課題 a - エントリのうち、「How far from」を含む行からエントリの末尾までの範囲を、「yellow flower center」を「yellow flower disc」に置き換えて出力してください。それ以外の部分は一切変更しないでください。

読解用本文 -
アメリカで会社設立 (法人設立) する手順まとめ | 日本企業の海外進出支援サイト ヤッパン号

アメリカ×会社設立特 集


アメリカで会社設立をお考えの方へ

【経済大国アメリカへの事業進出】
世界ナンバー1の経済力を誇り、制度的に安定した法治国家である、自由の国「アメリカ合衆国」は、多くの日系企業にとって魅力のあるマーケットです。実際に日本からアメリカへの直接投資額は年々増加しており、2021年末時点の累積直接投資残高は83兆円ほどで(2021年末為替レート適用)、アメリカに対する世界最大の投資国となっています。個人による投資を含め日本関係の投資(部分的所有含む)により、全米各地50州、おおよそ9,000の拠点で事業活動が行われています。

アメリカへ進出するにあたり、「どのような形態で会社設立(法人設立)できるのか」「どれくらいの期間で設立できるのか?」などと疑問に思っていらっしゃる方は多いのではないでしょうか。海外への進出・会社設立は日本とルール(会社法や税法)や言語が違うこともあり、不安を抱えていらっしゃる方も多いと思います。

そこで、2013年より海外進出支援メディアとして世界各地のビジネスの専門家を紹介してきたヤッパン号が、アメリカへの進出形態やそれぞれのメリット・デメリット、進出までのステップ、必要な書類などについて解説いたします。その中で、すでに基本事項が決定済みの方については、最短、1日でも会社設立が可能である方法を紹介します。

アメリカでの会社設立(法人設立)について知っていただき、実際に進出を検討される方へは、設立支援を行うヤッパン号おススメの専門家も紹介いたします!

それでは、1つ1つみていきましょう!

掲載情報については2022年11月21日時点における情報に基づいて、ヤッパン号編集部で作成したものです。ただし、その掲載情報の真実性、合法性、安全性、適切性、有用性について弊社(イシン株式会社)は何ら保証しないことをご了承ください。直接、専門家の方々にお尋ねすることをお勧めいたします。くれぐれも慎重にご判断ください。

処理対象データ -
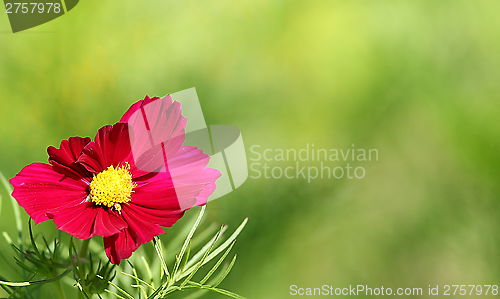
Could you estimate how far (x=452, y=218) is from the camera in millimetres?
670

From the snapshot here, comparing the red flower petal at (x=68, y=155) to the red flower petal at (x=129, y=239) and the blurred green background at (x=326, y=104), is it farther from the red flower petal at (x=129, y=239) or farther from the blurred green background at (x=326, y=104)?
the blurred green background at (x=326, y=104)

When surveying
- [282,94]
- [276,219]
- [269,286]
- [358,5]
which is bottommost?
[269,286]

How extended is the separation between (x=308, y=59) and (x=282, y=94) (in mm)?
89

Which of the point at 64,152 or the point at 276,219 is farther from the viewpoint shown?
the point at 276,219

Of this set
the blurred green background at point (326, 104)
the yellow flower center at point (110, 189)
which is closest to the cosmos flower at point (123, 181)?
the yellow flower center at point (110, 189)

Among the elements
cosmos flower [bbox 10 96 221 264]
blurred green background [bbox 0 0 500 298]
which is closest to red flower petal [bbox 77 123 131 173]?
cosmos flower [bbox 10 96 221 264]

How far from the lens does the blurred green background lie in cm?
61

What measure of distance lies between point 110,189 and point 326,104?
547mm

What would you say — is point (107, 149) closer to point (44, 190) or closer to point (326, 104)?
point (44, 190)

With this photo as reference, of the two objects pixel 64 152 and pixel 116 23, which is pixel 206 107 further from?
pixel 64 152

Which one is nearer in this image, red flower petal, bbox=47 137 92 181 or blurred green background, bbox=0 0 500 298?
red flower petal, bbox=47 137 92 181

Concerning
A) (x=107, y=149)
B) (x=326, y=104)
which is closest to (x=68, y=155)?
(x=107, y=149)

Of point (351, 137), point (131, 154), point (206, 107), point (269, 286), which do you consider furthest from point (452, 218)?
point (131, 154)

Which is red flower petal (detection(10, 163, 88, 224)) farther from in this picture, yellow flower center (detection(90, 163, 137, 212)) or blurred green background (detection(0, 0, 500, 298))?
blurred green background (detection(0, 0, 500, 298))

課題 b - アメリカでの会社設立に関する本文によると、2021年末時点での日本からアメリカへの累積直接投資残高はおよそいくらですか。

最終回答 a -
How far from the lens does the blurred green background lie in cm?
61

What measure of distance lies between point 110,189 and point 326,104?
547mm

What would you say — is point (107, 149) closer to point (44, 190) or closer to point (326, 104)?
point (44, 190)

With this photo as reference, of the two objects pixel 64 152 and pixel 116 23, which is pixel 206 107 further from?
pixel 64 152

Which one is nearer in this image, red flower petal, bbox=47 137 92 181 or blurred green background, bbox=0 0 500 298?
red flower petal, bbox=47 137 92 181

Concerning
A) (x=107, y=149)
B) (x=326, y=104)
which is closest to (x=68, y=155)?
(x=107, y=149)

Of point (351, 137), point (131, 154), point (206, 107), point (269, 286), which do you consider furthest from point (452, 218)?
point (131, 154)

Which is red flower petal (detection(10, 163, 88, 224)) farther from in this picture, yellow flower disc (detection(90, 163, 137, 212)) or blurred green background (detection(0, 0, 500, 298))?
blurred green background (detection(0, 0, 500, 298))

最終回答 b - 83兆円ほどです(2021年末為替レート適用)。